I'm not ignoring you, fellow Exiles, honest I'm not! As the three "hymns to Fortune" below might suggest, I seem to have stumbled into a crucial juncture in my life. A good one, to be sure, but suddenly change is on the horizon, so damned close that I can taste it. And this is a good thing. But more about that later. Right now, why don't we take a look at three BBC news items about my favorite potent potable, beer:

A French Government drive against alcoholism has incurred the wrath of Belgium's famous Trappist monks.

The craze for a cheap beer made out of sea water and raw malt is denting Japan's brewing industry.

Raspberry and chocolate beers aimed at women are to go on sale in (London) supermarkets.

Ah, yes. Beer. What would I do without it? A funny thing - the below-mentioned Carmina Burana is one big collection of Medieval college drinking songs. Kind of funny that we've turned it (thanks to Carl Orff's brilliant musical interpretation of the text and the movie Excalibur's inspired use of Orff's score) into the very stereotype of epic movie music. I guess drinking was a little more of a contact sport back then...

Cheers (for now)!

Thursday, January 09, 2003

Three hymns to Fortune:

Let the storm burst, my fixed resolve still holds,
To learn my lineage, be it ne'er so low.
It may be she with all a woman's pride
Thinks scorn of my base parentage.

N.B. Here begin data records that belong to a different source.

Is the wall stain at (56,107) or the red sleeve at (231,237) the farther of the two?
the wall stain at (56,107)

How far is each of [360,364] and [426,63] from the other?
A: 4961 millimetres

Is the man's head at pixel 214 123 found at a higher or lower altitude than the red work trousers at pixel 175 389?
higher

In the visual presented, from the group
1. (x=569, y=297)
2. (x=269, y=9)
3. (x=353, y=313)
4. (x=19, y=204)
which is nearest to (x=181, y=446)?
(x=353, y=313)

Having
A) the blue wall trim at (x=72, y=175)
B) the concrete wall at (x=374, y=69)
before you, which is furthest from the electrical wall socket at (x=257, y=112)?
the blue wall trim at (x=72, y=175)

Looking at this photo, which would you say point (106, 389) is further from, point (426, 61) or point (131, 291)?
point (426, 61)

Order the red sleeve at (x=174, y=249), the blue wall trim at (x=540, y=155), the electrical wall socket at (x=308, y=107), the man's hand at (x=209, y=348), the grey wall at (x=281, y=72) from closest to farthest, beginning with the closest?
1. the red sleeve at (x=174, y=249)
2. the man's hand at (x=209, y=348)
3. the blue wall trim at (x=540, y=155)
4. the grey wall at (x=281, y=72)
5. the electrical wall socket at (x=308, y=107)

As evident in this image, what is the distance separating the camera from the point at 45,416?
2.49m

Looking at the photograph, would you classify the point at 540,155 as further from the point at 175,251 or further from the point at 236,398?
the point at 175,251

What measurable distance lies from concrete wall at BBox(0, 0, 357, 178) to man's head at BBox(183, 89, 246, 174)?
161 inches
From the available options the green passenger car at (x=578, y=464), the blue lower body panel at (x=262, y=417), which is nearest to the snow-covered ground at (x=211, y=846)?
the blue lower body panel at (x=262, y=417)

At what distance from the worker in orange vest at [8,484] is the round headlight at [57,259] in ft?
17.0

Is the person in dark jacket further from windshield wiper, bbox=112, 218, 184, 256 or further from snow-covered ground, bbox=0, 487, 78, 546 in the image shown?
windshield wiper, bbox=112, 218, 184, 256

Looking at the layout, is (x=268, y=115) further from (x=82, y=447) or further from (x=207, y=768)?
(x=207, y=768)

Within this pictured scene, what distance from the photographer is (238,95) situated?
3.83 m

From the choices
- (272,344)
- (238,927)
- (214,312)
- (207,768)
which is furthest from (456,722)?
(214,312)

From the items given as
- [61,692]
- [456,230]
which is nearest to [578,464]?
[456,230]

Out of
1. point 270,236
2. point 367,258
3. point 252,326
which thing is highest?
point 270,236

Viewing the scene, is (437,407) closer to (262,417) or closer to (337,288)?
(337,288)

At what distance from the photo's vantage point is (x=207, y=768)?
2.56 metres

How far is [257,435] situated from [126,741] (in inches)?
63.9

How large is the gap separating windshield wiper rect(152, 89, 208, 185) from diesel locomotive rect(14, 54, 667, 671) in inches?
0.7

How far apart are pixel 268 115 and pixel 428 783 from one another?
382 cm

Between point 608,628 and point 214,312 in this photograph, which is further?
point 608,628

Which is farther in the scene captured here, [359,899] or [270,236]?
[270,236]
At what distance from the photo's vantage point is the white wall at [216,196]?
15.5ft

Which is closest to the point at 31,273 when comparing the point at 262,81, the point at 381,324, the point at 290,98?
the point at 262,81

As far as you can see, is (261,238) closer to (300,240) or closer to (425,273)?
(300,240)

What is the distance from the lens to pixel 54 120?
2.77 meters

But I
Who rank myself as Fortune's favorite child,
The giver of good gifts, shall not be shamed.
She is my mother and the changing moons
My brethren, and with them I wax and wane.
Thus sprung why should I fear to trace my birth?
Nothing can make me other than I am.


- Sophocles, Oedipus Rex

O Fortune,
like the moon
you are changeable,
ever waxing
and waning;
hateful life
first oppresses
and then soothes
as fancy takes it;
poverty
and power
it melts them like ice.


- Anonymous, Carmina Burana

They call you Lady Luck.
But there is room for doubt
At times you have a very unladylike way of running out
You're this a date with me
The pickings have been lush
And yet before this evening is over you might give me the brush
You might forget your manners
You might refure to stay and So the best that I can to is pray.